La noticia llega apenas semanas después de que el bar y restaurante, ubicado en una histórica mansión de la calle North Charles, cerrara sus puertas de manera abrupta el pasado 2 de febrero de 2026.
El cierre dejó atónitos a clientes y empleados, quienes, según informes, recibieron la notificación del cese de actividades mediante un mensaje de texto enviado por el propietario, Volker Stewart, alegando que la empresa se había quedado sin fondos para operar o pagar nóminas.
Las millonarias deudas que registra esta empresa
A pesar de su estatus como una institución cultural en Baltimore desde su apertura en 1996, los documentos presentados ante el Tribunal de Bancarrotas de los Estados Unidos para el Distrito de Maryland revelan una situación financiera crítica. La empresa citó pasivos que oscilan entre 1 y 10 millones de dólares, frente a activos estimados en menos de 500,000 dólares.
- Deudas impositivas: En diciembre de 2025, el Contralor de Maryland impuso un gravamen fiscal de más de $85,000 contra el negocio.
- Conflictos de alquiler: El propietario del inmueble presentó una demanda por más de $64,000 en concepto de rentas y servicios públicos no pagados poco antes del cierre.
- Presión del mercado: La industria de la cerveza artesanal ha enfrentado un declive del 4% al 5% en volumen de ventas durante 2024 y 2025, sumado al aumento de costos de materias primas como la cebada y el lúpulo.
¿Por qué era tan reconocida esta cervecería?

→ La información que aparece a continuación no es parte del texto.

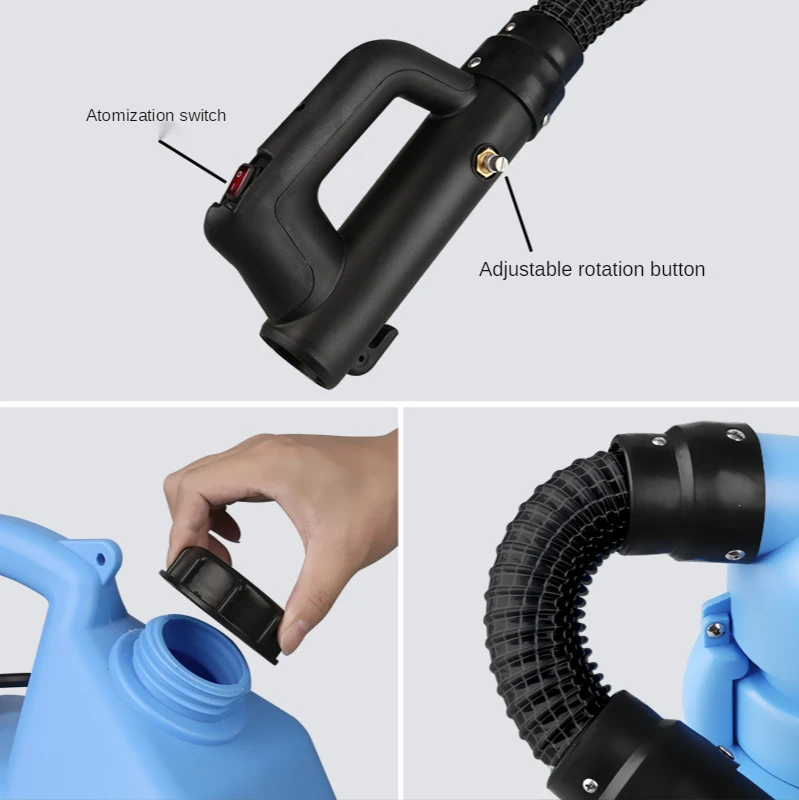 Atomization switch

Adjustable rotation button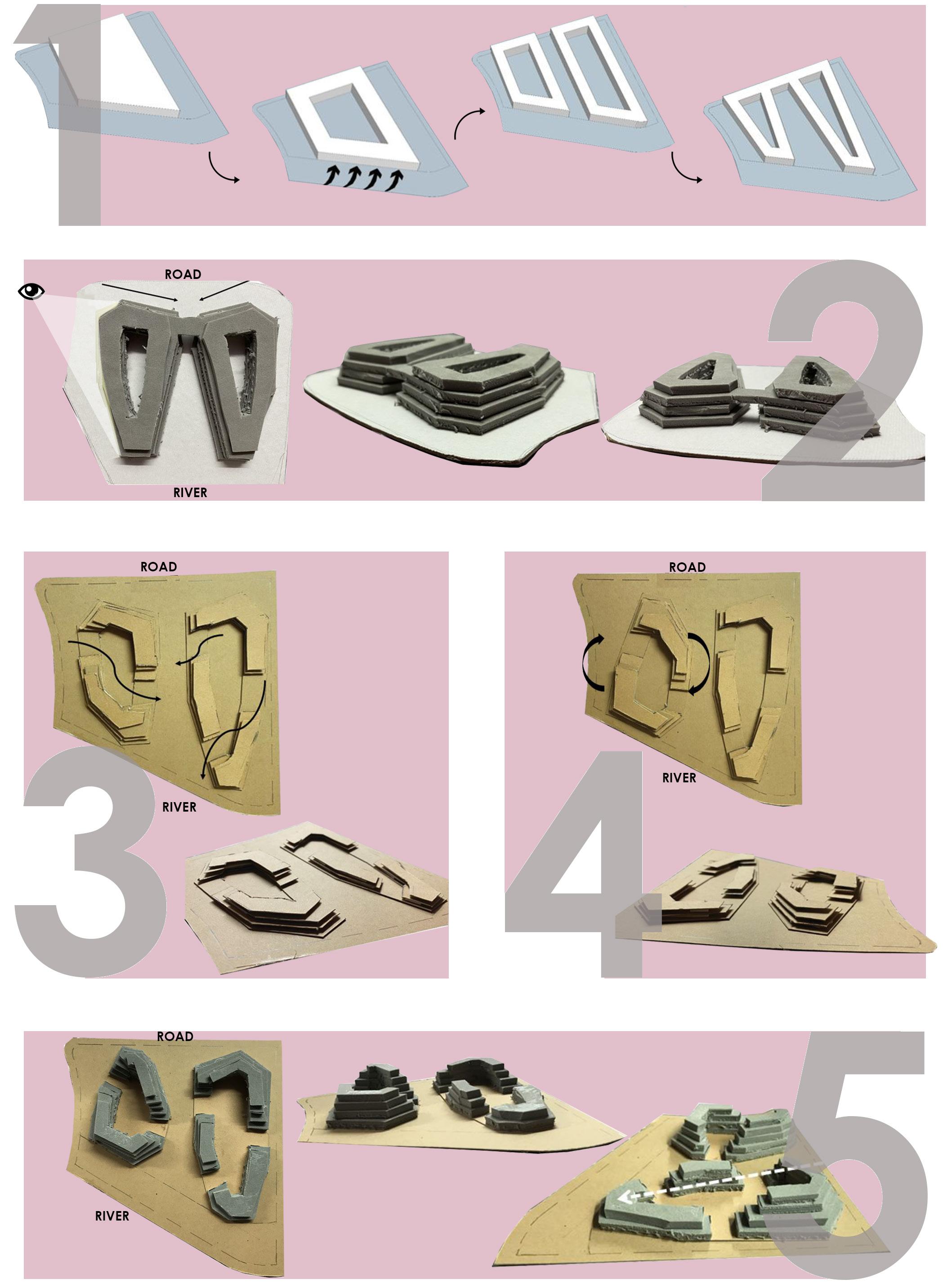 1

ROAD

RIVER

2

ROAD

RIVER

3

ROAD

RIVER

4

ROAD

RIVER

5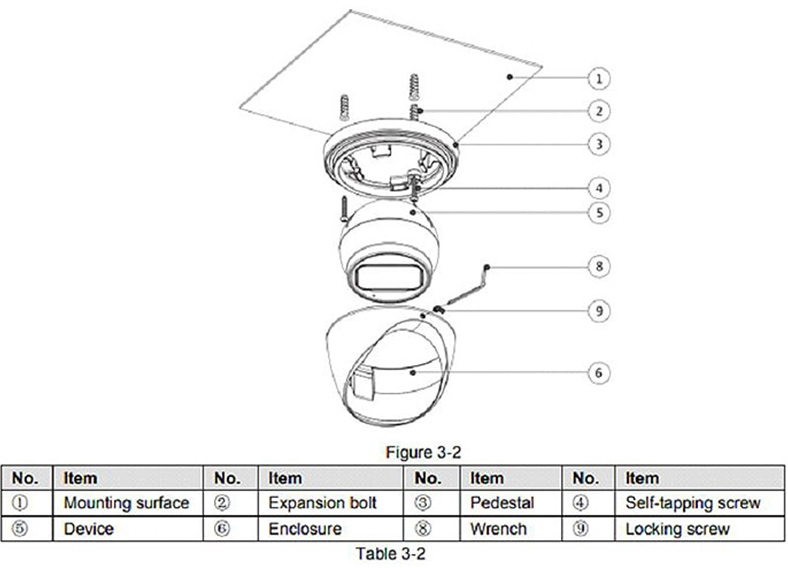 1
2
3
4
5
8
9
6

Figure 3-2

| No. | Item | No. | Item | No. | Item | No. | Item |
|---|---|---|---|---|---|---|---|
| ① | Mounting surface | ② | Expansion bolt | ③ | Pedestal | ④ | Self-tapping screw |
| ⑤ | Device | ⑥ | Enclosure | ⑧ | Wrench | ⑨ | Locking screw |

Table 3-2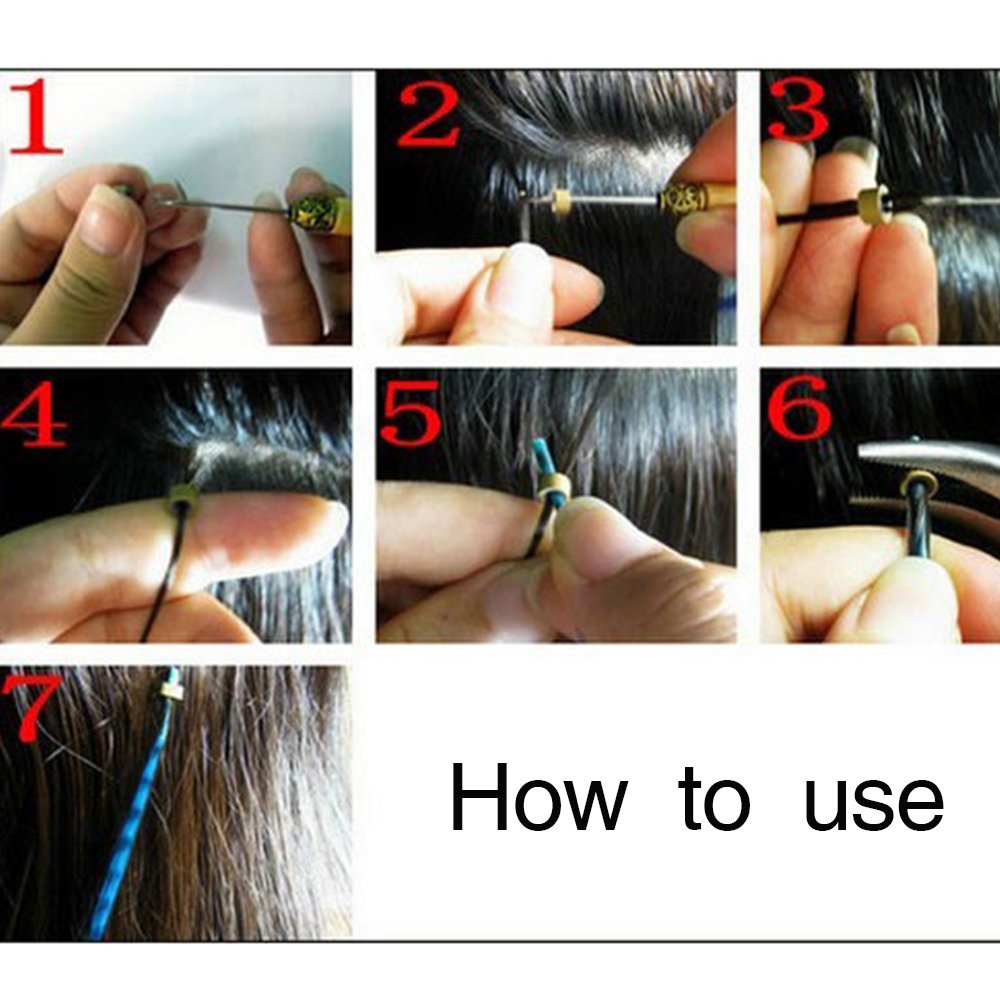 1
2
3
4
5
6
7
How to use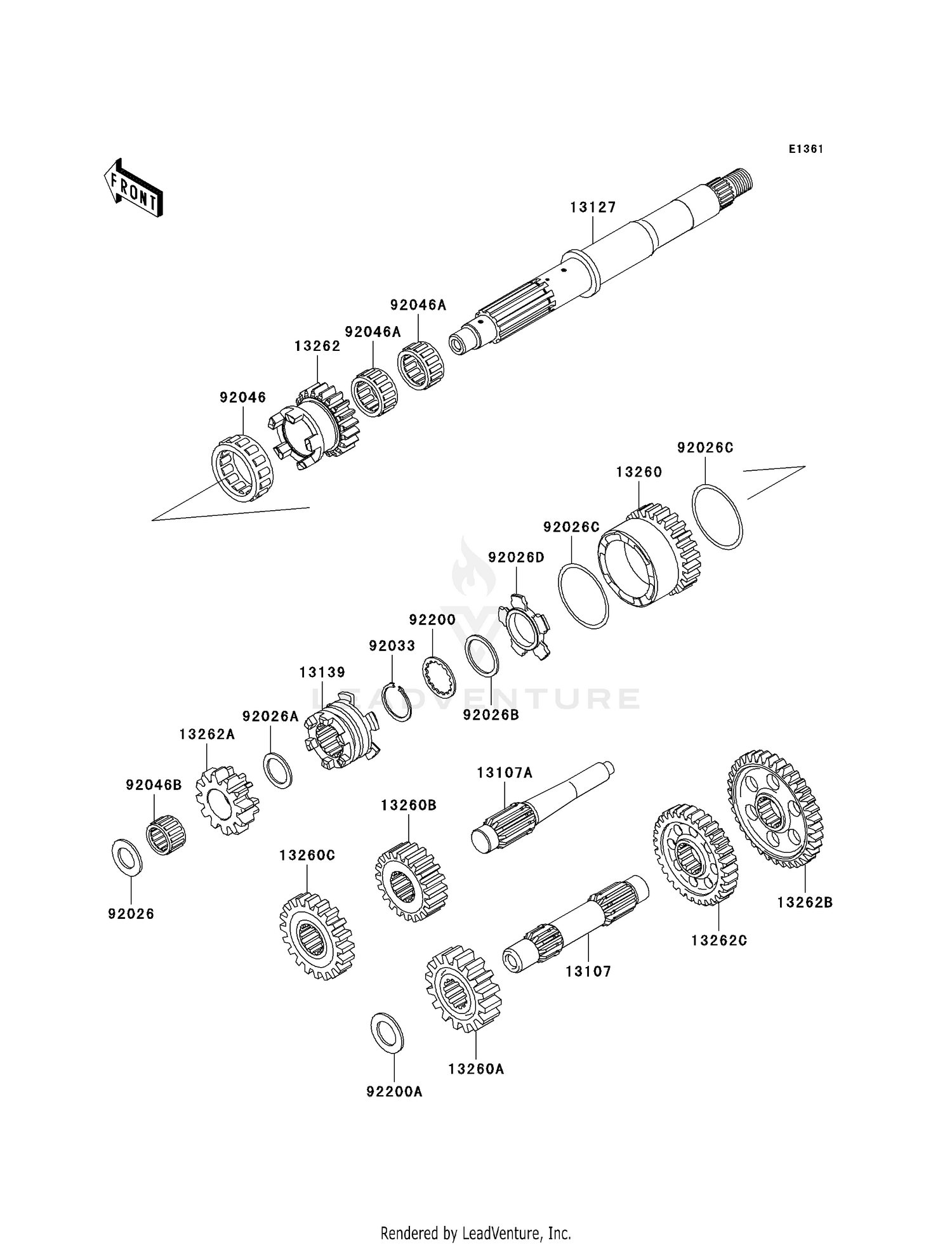 E1361

FRONT

13127

92046A

92046A

13262

92046

92026C

13260

92026C

92026D

92200

92033

13139

92026B

92026A

13262A

92046B

13107A

13260B

13260C

92026

13262B

13262C

13107

13260A

92200A

LEADVENTURE

Rendered by LeadVenture, Inc.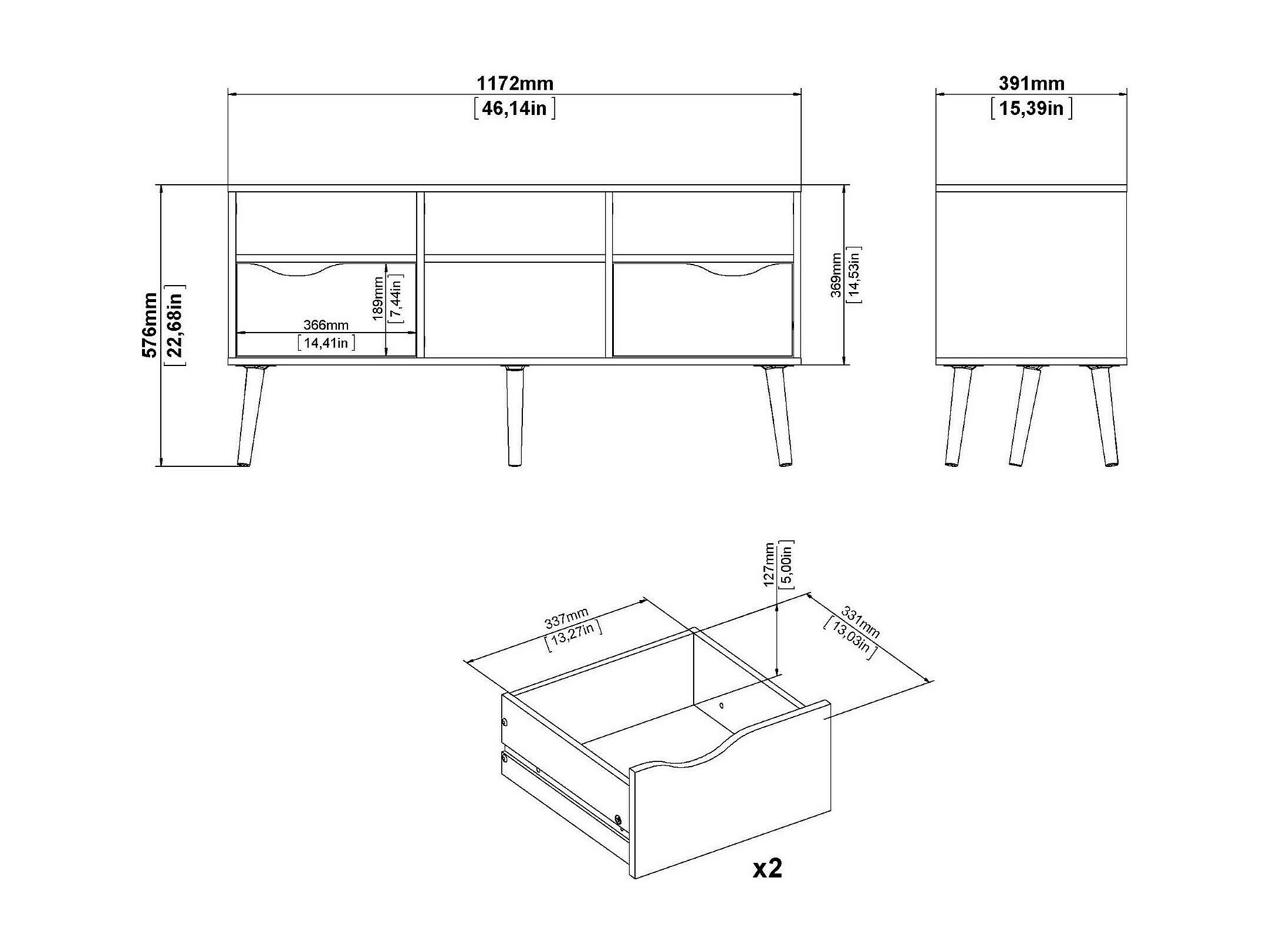 1172mm
[46,14in]

391mm
[15,39in]

576mm
[22,68in]

189mm
[7,44in]

366mm
[14,41in]

369mm
[14,53in]

127mm
[5,00in]

337mm
[13,27in]

331mm
[13,03in]

x2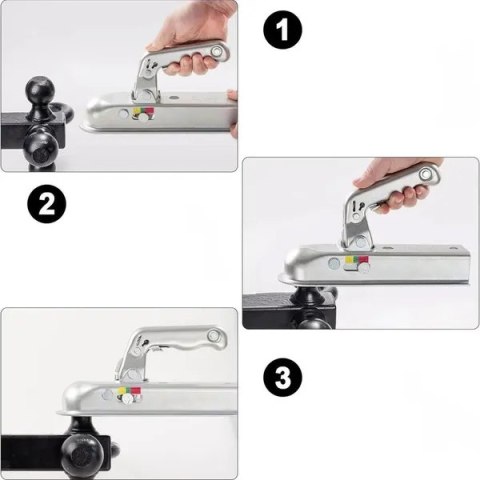 1

2

3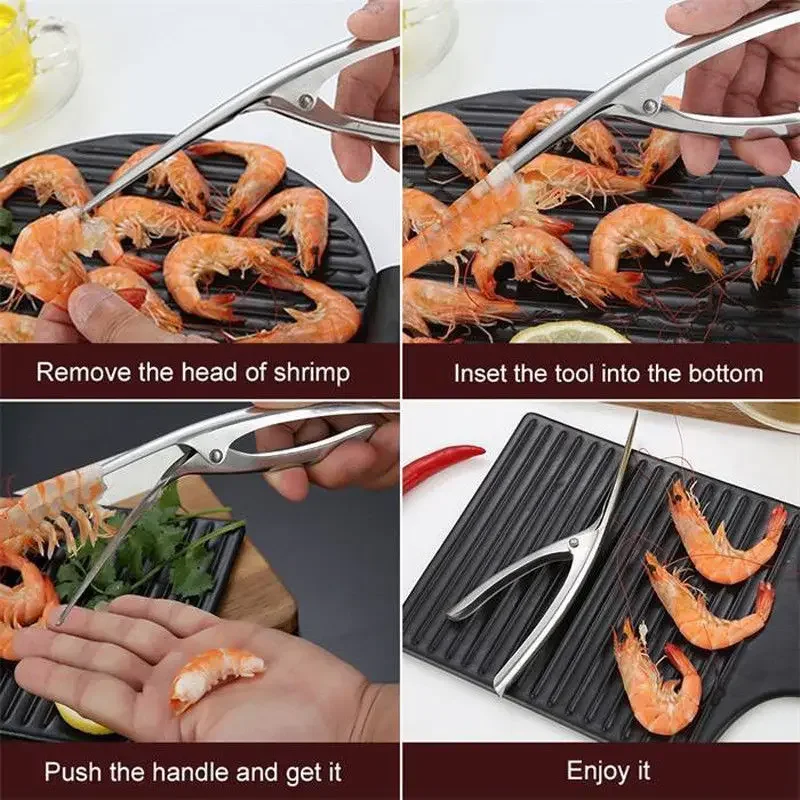 Remove the head of shrimp

Inset the tool into the bottom

Push the handle and get it

Enjoy it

The Brewer’s Art no era solo un bar; fue pionero en la escena de las cervezas de estilo belga en la región. Su famosa cerveza Resurrection se convirtió en un símbolo de la ciudad, y el ambiente de su sótano iluminado por velas fue escenario de innumerables momentos históricos para los residentes locales.
Sin embargo, el final ha sido amargo. Los empleados han iniciado campañas de recaudación de fondos para cubrir sus gastos básicos, ya que muchos se quedaron sin su último cheque de pago. Con la presentación del Capítulo 7, un síndico supervisará la venta de los equipos de elaboración y el mobiliario para intentar compensar a los acreedores, aunque los documentos sugieren que es poco probable que queden fondos para los acreedores no garantizados.